Kdz.Ereğli’de ev ve işyerlerine, ‘Müslüman olmak neyi gerektirir’ yazılı bildiri dağıtılıyor. Sosyal paylaşım sitesi yanı sıra kitap ve DVD belgeseli için adres de verilen bildiride Türkiye Cumhuriyeti’ne yönelik çok ciddi suçlamaların yer aldığı iddialara da yer veriliyor. Gazetemiz haber merkezini arayan çok sayıda vatandaş ilçe merkezinde kapı kapı dağıtılan o bildirilerin vatanın birlik ve bütünlüğüne yönelik çok ağır ifadeler bulunduğunu belirterek tepki gösteriyor, sorumluların tespit edilmesi bekleniyor.

 

O bildiride yer alan bazı yazılar:

“Türkiye’de şeriat yani Kur’an kanunları değil insanların kendi kafalarından çıkardıkları kanunlar geçerli olmaktadır. Türkiye’de şeriat yetmiyormuş gibi bir de laiklik şartı vardır. Yani dinin emirleri devlet işlerine karıştırılamazmış. Çıkarılan kanunlar dine uygun olamazmış. Bu sebeple demokrasi de laiklik de islama tamamen ters olan küfür sistemleridir.

 

Gelelim oy verenlere; oy verenlerde laikliğe ve demokrasiye bağlı kalacaklarına dair yemin edecek olan ve Allah’ın indirdiği hükümlerle hüküra vermeyecek olan kimselere oy verip devletin başına idareci olarak getirdiklerinden dolayı imamdan çıkarlar.

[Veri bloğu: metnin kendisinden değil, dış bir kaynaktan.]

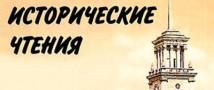 4-ая всероссийская с международным участием конференция «Кубанские исторические чтения»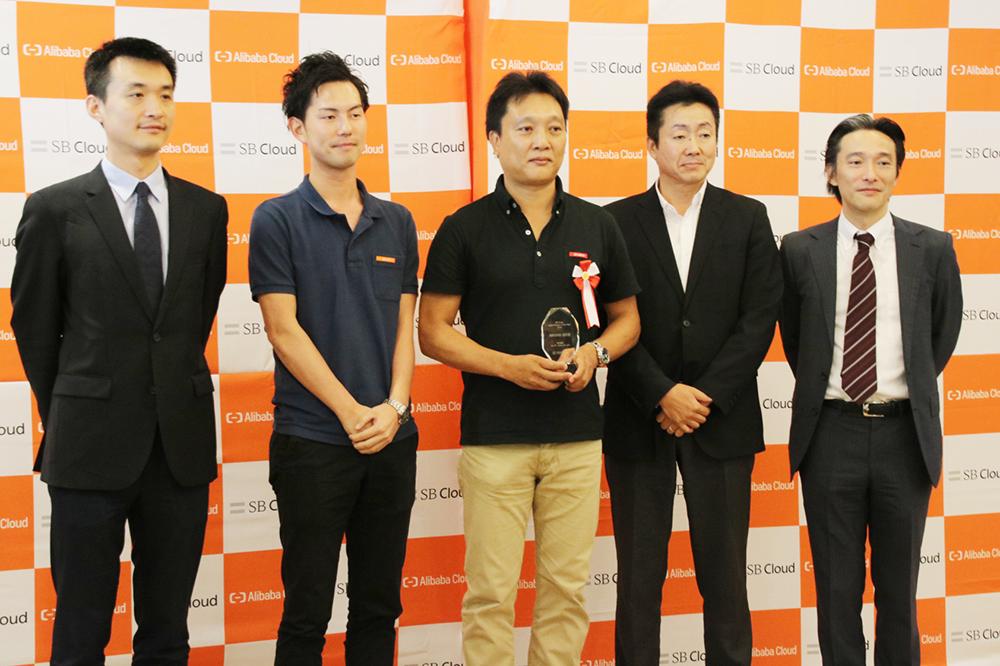 スカイアーチ、「Alibaba Cloud」の実績が評価され、SBクラウド主催「SB Cloud Japan Partner of the ...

Çünkü küfre rıza göstermek ve küfrü desteklemek küfürdür. Küfür sistemini ayakta tutmak kafirliktir.

 

İmamı bozan şeyler sadece partilerde mevcut sayılmasın, günümüz okullarında da mevcuttur. Ders kitaplarında Atatürk’ün islam’a zıt olarak yaptığı devrimler iyi bir şeymiş gibi öğretiliyor. Mesela şeriat bizi geri bıraktı. En iyi yönetim şekli, demokrasidir, laikliktir. Arap harfleri karma burma olduğu için harf devrimi yapıldı, latin harfleri getirildi. Kadın ve erkek kıyafetleri değiştirildi, zina, faiz, içki daha bir çok şeyler serbest bırakıldı. 23 Nisan, 19 Mayıs, 29 Ekim gibi günler bayram olarak kutlandı. Çünkü bugünlerde hakimiyet hakkı millete verildi, yani şeriat kanunları kaldırıldı. Nevruz gününe katılanlar bile kafir olursa şeriatın kaldırıldığı günlerde bayram diye katılanlar katmerli kafir olurlar. Değil bir diploma için hatta dünya bile verecek olsalar imanımızı bozacak şeyler yapamayız. Çünkü ölünce azabı vardır. Böyle bir devletin açtığı ve açılmasına izin verip gözetim altında tuttuğu bu okullara isterse bu okulun adı imam hatip olsun isterse özel okul olsun yine çocuklar gönderilemez. Çünkü yazılanlar bu okullar içinde geçerlidir. Zaten bu okulların kitapları da müfredatı da milli eğitim bakanlığı tarafından hazırlanmaktadır. Manasını yazdığımız Nisa 140. Ayeti kerimede ise İslam’a düşen şeylerin öğretildiği ve de harama, helale dikkat edilmediği böyle yerlerde eğitim almak öyle dursun, oturmaya bile izin verilmiyor. Peki böyle bir devletin askerliğini yapmaya gençler gönderilir mi tabii ki gönderilemez. Çünkü askerlere yemin törenlerinde küfür manasına gelen sözler söylettiriliyor ve İslam’a uymayan şeriatı çağdışı gören bir devletin bekçiliğini yapıyorlar.

 

…Senetlerde ve bazı sözleşmelerde bulunan ihtilaf vukuunda T.C. mahkemeleri yetkilidir gibi sözlere imza atmak da imanı tehlikeye sokan işlerdendir. Çünkü ancak Allah’a ait olan şeylerde hiç kimseyi ortak yapamayız, yetkili sayamayız. Aksi takdirde şirk koşmuş oluruz. Belediye nikahı kıyılırken de nikah memuru belediyenin bana verdiği yetkiye dayanarak diyerek belediye nikahı kıyar. Yetkiyi Allah’tan başkasına vermek de küfürdür.

 

Türkiye’de bir çok imam olmasına karşı bunları size anlatmadılar değil  mi? Anlatamazlar, çünkü imamlar hatta tüm memurlar aldıkları maaş karşılığında laikliği, demokrasiyi ve inkılapları koruyacaklarına ve davranış halinde göstereceklerine dair imza atarlar ve dinden çıkarlar”

 

 

(Haber Merkezi)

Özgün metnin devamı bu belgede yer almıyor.